The other acquisitions to date this year were: risk management firm Nifast (July); business process company Encom Interaction Services (May); BSFM Facilities Management and Security Technology Ireland (both April); and recruiters People Group (March) and Kenny Whelan Associates (February).

Including Ely, the total spend to date has been €36 million. Making little of the acquisition rate, O'Neill says the next acquisitions will be more modest in scale than Ely and adds that the group will not need to raise new money.

"I think none of the deals in their own right are major transactions and all of the deals fit into the pattern of what we're trying to create.

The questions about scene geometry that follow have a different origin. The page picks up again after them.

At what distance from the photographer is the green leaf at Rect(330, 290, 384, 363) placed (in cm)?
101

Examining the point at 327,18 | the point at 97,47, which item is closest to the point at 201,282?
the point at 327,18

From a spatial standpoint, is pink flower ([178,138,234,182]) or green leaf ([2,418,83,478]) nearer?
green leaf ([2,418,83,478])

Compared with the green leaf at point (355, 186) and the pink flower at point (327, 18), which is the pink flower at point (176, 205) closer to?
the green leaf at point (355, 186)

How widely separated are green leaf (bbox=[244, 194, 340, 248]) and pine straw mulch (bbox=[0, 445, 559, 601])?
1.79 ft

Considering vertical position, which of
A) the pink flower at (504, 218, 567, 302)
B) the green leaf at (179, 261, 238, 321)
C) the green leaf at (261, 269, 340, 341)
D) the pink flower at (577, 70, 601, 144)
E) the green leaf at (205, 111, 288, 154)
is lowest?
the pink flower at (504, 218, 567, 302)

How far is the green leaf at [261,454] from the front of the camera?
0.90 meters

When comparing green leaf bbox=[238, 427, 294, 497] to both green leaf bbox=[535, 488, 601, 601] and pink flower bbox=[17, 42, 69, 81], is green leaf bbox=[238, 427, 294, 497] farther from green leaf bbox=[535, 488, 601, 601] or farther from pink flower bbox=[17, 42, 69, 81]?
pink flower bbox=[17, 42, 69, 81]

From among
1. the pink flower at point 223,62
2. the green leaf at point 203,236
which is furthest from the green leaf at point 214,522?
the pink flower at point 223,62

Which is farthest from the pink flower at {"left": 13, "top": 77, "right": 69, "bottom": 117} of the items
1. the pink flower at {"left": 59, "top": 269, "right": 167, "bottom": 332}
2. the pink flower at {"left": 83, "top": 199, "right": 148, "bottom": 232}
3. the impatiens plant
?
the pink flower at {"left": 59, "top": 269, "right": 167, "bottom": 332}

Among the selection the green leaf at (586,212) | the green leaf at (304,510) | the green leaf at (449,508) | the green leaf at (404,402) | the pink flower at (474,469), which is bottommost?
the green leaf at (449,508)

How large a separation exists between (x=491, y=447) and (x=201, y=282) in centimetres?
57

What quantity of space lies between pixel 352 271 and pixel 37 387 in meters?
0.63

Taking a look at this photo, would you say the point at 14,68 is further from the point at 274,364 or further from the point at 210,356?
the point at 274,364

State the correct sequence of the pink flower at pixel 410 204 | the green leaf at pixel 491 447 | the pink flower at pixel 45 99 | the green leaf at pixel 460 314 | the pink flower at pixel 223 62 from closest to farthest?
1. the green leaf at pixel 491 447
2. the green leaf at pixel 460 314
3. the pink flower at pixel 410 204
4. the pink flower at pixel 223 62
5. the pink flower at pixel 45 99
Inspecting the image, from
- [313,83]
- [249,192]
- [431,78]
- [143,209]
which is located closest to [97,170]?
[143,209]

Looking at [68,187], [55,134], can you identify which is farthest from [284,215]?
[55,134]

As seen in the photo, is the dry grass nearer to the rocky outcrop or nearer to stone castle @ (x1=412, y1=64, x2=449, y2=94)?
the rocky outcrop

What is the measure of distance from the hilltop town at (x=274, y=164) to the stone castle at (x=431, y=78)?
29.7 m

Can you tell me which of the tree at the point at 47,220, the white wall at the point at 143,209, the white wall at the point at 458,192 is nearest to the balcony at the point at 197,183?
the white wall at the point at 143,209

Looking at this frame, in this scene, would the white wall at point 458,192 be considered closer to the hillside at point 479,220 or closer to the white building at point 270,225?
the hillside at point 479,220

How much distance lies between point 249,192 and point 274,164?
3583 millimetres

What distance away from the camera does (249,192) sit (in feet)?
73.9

Sometimes, the time is right to do the deals," he says.

"We've been in existence since late 2002. We did a lot of deals in 2003 and 2004; we didn't do any deals in 2005."

While the entrée into the property sphere via Ely provides a footing for the group in Britain, he points out that Sigmar is already developing a presence in Warsaw, Prague, Frankfurt and will "very soon" be in Bratislava.

With half-year results due in September, O'Neill has little to say about the group's financial performance but concedes that he is comfortable with projections of full-year earnings before interest, tax, depreciation and amortisation (Ebitda) of some €8 million. "The brokers would be guiding Ebitda numbers for the full-year 2006 of just over €8 million, so who are we to debate with the brokers?"

O'Neill owns 6 per cent of Newcourt. Sykes owns another 6 per cent while other managers own an additional 8 per cent of the group. The rest is on the IEX. "When we floated, the UK fund managers really liked the Irish story and they love support services. Irish fund managers I think are beginning to understand support services better," he says.

O'Neill says higher interest rates and the oil price spike could be beneficial to Newcourt because it is the job of the outsourcer to help clients in the drive for efficiency and synergies.

As the founder in 1988 of the Imari port services and transport group, O'Neill has seen much worse business conditions. He made €5 million in 2000 when he sold Imari to Mersey Docks in Britain for €30 million. "If you invested in Imari in January 1988, you'd have made 35 per cent per annum compound returns every year for 12 years. It wasn't always plain sailing either," he says.

O'Neill turned 55 this month. He was born in Tralee, raised in Cork and trained as a chartered accountant. He has nothing against accountants but preferred not to practice. He describes himself as an "entrepreneurial manager" when asked whether he is more oriented to management or entrepreneurship. The priority for Newcourt "really is all about management and the proper structures of management".